55 BAB V
KESIMPULAN DAN SARAN
A. KESIMPULAN
Berdasarkan hasil kajian yang telah diuraikan dalam bab-bab sebelumnya, maka dapat ditarik kesimpulan sebagai berikut:
1. Akibat yang muncul dari perluasan asas legalitas dalam Pasal 2 RUU-KUHP terhadap kepastian hukum
Asas legalitas dalam pasal 1 ayat 1 RUU KUHP maupun KUHP saat ini mengalami perluasan pandangan dengan Pasal 2 RUU KUHP. Pasal 2 ayat (1) mengatur mengenai pemberlakuan hukum yang hidup dalam masyarakat yang mengakibatkan seseorang dapat dipidana tanpa peraturan perundang-undangan yang mengatur. Menjadi permasalahan bahwa ukuran yang mana yang menjadi penentu hukum yang hidup dalam masyarakat. Maka itu Pasal 2 ayat (1) dapat menjadi pelemah kepastian hukum. Pelemahan nilai kepastian hukum dalam Pasal 2 ayat (1) RUU KUHP ini dapat ditelaah melalui isi dari hukum yang hidup dalam masyarakat itu sendiri. Hukum yang hidup dalam masyarakat sesungguhnya berbeda-beda dalam masyarakat suatu wilayah dengan masyarakat wilayah lainnya atau dengan masyarakat adat satu dan masyarakat adat lainnya. Sehingga dalam proses pemidanaan menggunakan hukum yang hidup dalam masyarakat akan menjadi sulit.
Dalam penggunaan hukum yang hidup dalam masyarakat seperti yang ditentukan oleh Pasal 2 Ayat 1 RUU KUHP, akan menciderai fungsi asas legalitas jika hukum yang hidup dalam masyarakat ini tidak ada dasar tertulis atau pengkodifikasian. Asas legalitas memiliki nilai-nilai yang mendukung agar terjadinya kepastian hukum, nilai-nilai tersebut adalah hukum harus dibuat secara tertulis (lex scripta), hukum harus dibuat secara jelas (lex certa), hukum tidak boleh berlaku surut (lex temporis delicti), dan pelarangan menggunakan analogi (lex stricta).
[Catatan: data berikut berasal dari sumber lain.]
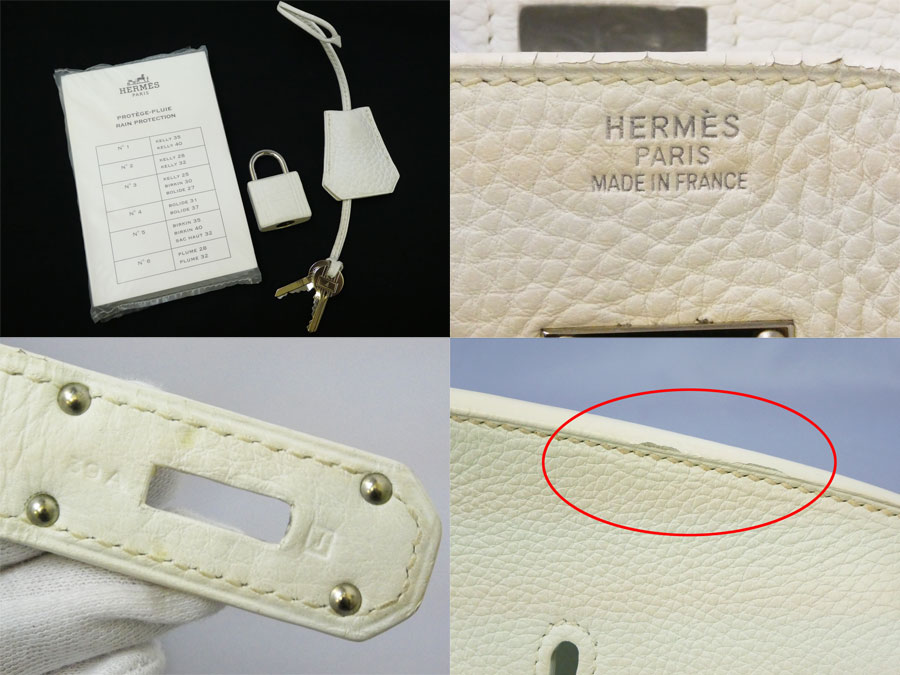 9f76a4a9a0 Hermes HERMES bag shoulder Birkin white x silver metal fittings avian Yong  Clement s leather shoulder bag Lady s - e36057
Jika Pasal 2 Ayat 1 RUU KUHP diberlakukan langsung
56 dikhawatirkan akan menjadi pertentangan dengan lex scripta karena hukum yang hidup dalam masyarakat tidak selalu tertulis. Bertentangan dengan lex certa karena kejelasan dari hukum apa yang berlaku menjadi abstrak karena tidak ada ketentuan yang pasti secara tertulis dan terkodifikasi. Hukum yang hidup dalam masyarakat juga bisa bersifat retroaktif karena tidak diketahui kapan hukum tersebut mulai berlaku, hal ini bisa bertentangan dengan lex temporis delicti.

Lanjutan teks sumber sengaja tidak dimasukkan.